I guess for a first version, just a script would be sufficient. While I in general don't like the curl https://example.com/install.sh | sh way of doing things, its a sufficiently simple starting point

Houkime commented 6 years ago

I think the "prerequisite" of having a project on Librecores is a bit too restrictive. For dev tests and such it probably would be better to do it in a way:

  1. User fetches a specialized mostly-preconfigured "LCCI-slave" Docker container. (Yep, no real installer needed)
  2. Special Jenkins plugin provides GUI for slave, in which user types "ci.librecores.org" or some specific IP as a desired master and can also paste a link to his project page if he wants to restrict usage or deploy only specific tools. It also should be possible to restrict max resources usage. Restriction is optional, a man can just donate librecores a temporary slave with comfortable for him configs if he wants to.
  3. Then the plugin regularly polls Jenkins master for jobs over https and does them.

It is also very convenient for development as you can have LCCI master and LCCI slave on the same machine in separate Docker containers and test really any possible interaction scenario with ease.
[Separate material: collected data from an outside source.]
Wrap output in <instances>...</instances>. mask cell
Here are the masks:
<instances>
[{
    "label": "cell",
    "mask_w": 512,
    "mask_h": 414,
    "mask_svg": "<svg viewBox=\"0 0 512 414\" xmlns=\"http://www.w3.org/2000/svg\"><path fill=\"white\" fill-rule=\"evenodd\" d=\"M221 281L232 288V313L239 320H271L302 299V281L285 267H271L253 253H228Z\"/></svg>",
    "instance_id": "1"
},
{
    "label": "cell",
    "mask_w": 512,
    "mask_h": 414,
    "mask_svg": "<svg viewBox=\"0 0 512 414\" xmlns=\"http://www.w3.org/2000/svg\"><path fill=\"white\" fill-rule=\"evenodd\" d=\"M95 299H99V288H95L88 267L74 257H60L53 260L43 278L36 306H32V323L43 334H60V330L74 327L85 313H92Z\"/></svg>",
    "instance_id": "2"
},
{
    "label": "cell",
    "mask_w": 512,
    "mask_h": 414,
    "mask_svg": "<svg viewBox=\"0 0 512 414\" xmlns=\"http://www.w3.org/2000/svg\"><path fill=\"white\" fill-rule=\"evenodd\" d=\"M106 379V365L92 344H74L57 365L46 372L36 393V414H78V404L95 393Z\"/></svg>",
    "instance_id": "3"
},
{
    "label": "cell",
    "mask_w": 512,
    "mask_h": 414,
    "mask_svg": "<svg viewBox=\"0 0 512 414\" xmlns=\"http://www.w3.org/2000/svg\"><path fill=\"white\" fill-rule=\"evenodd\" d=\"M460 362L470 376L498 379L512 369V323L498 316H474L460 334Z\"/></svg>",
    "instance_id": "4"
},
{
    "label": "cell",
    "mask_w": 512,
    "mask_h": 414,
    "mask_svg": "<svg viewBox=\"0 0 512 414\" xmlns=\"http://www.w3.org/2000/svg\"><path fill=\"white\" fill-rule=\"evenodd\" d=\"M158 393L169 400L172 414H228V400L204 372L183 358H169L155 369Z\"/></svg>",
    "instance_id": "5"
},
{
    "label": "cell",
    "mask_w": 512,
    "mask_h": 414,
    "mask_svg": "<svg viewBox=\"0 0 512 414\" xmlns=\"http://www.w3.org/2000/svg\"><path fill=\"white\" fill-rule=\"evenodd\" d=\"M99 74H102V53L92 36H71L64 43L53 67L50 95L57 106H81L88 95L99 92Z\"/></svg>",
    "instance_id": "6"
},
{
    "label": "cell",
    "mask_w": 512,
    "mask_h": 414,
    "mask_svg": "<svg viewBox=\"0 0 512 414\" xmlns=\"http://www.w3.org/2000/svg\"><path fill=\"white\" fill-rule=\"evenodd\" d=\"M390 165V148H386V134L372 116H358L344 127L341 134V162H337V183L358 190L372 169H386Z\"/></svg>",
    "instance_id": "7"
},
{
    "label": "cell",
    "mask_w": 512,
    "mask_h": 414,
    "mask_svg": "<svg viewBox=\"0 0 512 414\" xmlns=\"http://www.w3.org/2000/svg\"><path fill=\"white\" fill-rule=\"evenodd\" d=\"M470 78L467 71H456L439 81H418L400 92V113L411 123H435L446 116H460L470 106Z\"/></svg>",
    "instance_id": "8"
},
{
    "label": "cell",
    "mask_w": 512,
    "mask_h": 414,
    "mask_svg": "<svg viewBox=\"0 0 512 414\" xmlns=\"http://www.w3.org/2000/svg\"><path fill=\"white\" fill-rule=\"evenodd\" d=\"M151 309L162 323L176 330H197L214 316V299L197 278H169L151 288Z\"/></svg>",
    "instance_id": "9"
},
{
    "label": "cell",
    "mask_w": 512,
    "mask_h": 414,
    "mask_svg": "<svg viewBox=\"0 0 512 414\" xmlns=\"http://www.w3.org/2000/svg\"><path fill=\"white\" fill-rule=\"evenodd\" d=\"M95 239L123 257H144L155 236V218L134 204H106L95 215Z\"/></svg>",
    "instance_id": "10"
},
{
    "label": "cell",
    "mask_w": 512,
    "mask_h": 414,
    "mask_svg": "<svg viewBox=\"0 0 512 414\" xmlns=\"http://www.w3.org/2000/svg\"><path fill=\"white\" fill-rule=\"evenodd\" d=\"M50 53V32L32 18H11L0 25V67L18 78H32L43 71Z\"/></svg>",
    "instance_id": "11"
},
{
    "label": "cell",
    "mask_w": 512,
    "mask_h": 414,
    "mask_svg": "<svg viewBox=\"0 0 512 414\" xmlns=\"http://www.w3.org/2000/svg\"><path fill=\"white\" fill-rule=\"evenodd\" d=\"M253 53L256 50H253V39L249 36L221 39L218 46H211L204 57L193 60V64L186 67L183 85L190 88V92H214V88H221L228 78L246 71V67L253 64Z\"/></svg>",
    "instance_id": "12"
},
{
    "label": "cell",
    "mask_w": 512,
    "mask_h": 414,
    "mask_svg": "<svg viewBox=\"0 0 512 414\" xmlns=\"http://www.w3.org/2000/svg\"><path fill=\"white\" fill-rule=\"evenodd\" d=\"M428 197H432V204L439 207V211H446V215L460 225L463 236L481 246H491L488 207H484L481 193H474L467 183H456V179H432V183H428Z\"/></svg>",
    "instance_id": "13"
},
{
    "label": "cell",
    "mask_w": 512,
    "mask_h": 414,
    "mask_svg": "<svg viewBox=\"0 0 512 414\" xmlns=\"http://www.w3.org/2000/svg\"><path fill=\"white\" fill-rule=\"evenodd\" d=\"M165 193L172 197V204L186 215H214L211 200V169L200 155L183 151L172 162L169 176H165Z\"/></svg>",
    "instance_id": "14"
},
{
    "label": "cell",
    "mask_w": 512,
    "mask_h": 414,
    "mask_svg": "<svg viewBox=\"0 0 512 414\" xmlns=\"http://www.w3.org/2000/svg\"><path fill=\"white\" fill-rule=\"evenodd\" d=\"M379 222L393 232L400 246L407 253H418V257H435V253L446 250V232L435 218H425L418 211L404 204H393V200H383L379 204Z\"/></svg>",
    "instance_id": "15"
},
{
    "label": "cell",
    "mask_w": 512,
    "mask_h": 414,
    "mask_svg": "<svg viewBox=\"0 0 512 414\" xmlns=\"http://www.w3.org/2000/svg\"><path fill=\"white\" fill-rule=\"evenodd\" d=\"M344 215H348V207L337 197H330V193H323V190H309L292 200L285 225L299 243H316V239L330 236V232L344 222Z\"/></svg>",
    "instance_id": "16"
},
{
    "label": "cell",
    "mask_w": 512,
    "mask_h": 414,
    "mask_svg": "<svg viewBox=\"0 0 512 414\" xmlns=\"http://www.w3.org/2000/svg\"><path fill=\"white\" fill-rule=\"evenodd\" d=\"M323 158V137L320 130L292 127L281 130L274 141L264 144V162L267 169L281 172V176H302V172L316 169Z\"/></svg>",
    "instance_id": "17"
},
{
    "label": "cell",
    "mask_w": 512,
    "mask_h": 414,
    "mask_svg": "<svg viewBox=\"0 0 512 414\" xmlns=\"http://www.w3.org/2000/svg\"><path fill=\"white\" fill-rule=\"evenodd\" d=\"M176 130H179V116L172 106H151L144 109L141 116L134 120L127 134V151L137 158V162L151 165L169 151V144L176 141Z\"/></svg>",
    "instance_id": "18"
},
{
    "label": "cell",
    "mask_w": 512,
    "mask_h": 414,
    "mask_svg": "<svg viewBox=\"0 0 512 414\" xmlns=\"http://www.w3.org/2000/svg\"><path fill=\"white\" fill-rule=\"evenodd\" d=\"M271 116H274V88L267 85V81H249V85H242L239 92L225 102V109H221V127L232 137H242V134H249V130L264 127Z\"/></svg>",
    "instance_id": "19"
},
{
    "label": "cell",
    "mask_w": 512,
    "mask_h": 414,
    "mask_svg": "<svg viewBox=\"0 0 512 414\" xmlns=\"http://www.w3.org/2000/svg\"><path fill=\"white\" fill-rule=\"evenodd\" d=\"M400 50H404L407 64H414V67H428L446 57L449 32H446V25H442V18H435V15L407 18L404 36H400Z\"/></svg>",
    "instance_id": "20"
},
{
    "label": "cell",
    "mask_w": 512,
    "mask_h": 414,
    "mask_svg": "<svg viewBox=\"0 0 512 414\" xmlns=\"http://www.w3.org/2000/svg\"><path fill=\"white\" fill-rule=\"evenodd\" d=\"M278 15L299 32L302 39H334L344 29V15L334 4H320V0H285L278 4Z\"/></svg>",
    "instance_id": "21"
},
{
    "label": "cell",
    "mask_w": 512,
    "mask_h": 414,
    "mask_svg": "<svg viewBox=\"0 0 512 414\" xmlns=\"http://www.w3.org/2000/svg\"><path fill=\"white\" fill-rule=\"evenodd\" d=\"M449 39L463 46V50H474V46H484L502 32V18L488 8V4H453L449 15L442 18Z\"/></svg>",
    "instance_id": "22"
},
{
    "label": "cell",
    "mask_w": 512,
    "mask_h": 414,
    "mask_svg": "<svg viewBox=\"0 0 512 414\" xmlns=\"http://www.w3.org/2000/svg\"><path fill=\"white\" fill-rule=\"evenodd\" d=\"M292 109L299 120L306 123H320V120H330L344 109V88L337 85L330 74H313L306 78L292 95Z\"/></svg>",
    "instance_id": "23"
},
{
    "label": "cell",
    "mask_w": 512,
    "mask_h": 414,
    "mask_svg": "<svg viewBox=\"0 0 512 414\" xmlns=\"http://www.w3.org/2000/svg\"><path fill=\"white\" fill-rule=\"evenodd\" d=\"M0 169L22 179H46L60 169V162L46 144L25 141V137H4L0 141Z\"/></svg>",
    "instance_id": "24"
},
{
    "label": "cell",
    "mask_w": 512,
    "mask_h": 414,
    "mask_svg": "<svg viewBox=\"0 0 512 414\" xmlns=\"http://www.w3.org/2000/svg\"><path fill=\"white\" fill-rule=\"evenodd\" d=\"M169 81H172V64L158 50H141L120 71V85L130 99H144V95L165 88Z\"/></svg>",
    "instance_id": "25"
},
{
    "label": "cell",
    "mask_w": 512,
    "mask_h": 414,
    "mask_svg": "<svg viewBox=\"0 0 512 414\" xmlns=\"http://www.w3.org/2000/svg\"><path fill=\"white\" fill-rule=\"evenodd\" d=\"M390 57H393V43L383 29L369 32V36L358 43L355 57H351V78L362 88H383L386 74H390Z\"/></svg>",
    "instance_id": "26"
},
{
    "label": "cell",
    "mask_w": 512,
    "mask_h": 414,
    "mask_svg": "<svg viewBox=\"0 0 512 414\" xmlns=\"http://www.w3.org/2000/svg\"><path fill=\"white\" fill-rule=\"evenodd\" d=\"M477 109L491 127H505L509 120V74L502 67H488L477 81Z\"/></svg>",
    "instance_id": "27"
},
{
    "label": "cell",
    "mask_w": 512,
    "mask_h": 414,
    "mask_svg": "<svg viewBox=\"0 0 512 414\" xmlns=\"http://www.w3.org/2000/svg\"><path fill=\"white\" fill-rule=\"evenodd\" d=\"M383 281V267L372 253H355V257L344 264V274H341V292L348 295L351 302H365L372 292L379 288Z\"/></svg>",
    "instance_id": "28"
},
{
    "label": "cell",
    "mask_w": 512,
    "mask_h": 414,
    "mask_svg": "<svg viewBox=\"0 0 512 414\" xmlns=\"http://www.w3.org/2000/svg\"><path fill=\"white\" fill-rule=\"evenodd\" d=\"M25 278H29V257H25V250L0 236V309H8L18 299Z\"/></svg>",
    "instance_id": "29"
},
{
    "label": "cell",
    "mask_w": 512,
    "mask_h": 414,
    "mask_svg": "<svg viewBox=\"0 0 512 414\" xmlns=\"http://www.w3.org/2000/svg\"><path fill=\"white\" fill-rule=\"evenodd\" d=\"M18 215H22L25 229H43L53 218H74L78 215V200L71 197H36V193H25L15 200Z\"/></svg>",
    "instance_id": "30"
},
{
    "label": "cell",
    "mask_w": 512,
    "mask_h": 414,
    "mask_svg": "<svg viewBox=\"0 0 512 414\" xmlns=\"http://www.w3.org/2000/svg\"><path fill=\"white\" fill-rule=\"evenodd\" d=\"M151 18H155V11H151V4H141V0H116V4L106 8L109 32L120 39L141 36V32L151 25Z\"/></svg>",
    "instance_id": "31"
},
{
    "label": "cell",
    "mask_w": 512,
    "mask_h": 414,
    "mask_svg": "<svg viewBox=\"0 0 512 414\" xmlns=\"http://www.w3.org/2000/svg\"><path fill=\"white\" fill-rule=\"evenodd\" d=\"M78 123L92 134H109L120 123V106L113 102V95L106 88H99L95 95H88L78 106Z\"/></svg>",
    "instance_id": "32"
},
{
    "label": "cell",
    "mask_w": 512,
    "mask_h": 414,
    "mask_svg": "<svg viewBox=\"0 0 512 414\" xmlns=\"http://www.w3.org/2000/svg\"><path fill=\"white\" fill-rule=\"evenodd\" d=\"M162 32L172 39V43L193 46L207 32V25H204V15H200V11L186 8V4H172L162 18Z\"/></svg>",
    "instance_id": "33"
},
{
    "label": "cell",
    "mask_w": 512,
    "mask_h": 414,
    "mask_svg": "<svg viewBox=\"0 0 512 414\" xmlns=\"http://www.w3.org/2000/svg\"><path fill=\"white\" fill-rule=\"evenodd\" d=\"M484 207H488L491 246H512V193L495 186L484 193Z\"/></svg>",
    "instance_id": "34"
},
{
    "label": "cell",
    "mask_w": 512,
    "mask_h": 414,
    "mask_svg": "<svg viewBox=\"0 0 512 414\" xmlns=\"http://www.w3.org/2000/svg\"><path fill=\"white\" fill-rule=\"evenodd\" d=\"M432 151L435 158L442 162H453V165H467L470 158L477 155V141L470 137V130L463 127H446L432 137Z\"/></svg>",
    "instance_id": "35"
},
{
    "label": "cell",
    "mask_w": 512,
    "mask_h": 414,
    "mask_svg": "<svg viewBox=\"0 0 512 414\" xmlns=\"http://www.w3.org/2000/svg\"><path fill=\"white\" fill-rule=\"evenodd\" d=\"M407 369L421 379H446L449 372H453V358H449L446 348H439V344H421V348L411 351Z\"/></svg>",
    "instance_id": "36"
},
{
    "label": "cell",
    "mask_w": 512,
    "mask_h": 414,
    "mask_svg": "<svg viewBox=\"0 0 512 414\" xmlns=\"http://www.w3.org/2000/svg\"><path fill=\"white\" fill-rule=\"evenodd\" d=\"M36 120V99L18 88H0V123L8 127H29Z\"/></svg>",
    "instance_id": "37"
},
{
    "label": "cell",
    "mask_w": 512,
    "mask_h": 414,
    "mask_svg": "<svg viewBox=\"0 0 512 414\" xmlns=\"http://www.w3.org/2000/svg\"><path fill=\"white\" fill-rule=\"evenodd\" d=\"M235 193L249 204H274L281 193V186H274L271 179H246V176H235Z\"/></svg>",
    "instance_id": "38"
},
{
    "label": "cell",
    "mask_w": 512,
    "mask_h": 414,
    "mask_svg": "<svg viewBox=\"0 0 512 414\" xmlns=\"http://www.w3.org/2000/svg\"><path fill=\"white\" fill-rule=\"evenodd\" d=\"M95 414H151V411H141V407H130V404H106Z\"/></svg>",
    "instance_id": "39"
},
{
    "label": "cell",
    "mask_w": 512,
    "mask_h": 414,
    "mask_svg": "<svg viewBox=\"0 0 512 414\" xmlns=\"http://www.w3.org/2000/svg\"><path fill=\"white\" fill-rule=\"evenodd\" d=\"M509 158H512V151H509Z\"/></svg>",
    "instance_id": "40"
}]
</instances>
Houkime commented 6 years ago

It also might prove beneficial to use Tor instead of https for master-slave connection:

Pros:

  1. No need for certificate authorities or self-signing stuff. "It just works"
  2. Increased security... like... I don't even know what can be safer nowadays.
  3. Tor is specially designed to punch through NATs, local censorship and whatever goes in the way.
  4. User can hide his IP so LCCI master can't communicate without him polling even if it wants to.

Cons:

  1. Slower speed and increased time awaiting for tunnel. However it shouldn't be a real problem for LCCI tasks where files to send are small, and on-node calculation time is long.
wallento commented 6 years ago

@imphil Actually that is what our command line tool is supposed to do. It currently requires the user to provide a yaml file that is supposed to be downloaded from LCCI. The command line tool itself is a python tool that then does the docker stuff in background. It is not a daemon but a wrapper around docker. The yaml file contains the credentials, plus it must be changed to point to the supposed tools installation path. I still need to write a README for it.

wallento commented 6 years ago

Regarding communication it uses plain https to talk to LCCI, correct @oleg-nenashev (method 4)?

wallento commented 6 years ago

@Houkime This is kind of a build in feature of jenkins. What it would need is the ability to change the remote URL which is currently not possible, but can be easily added.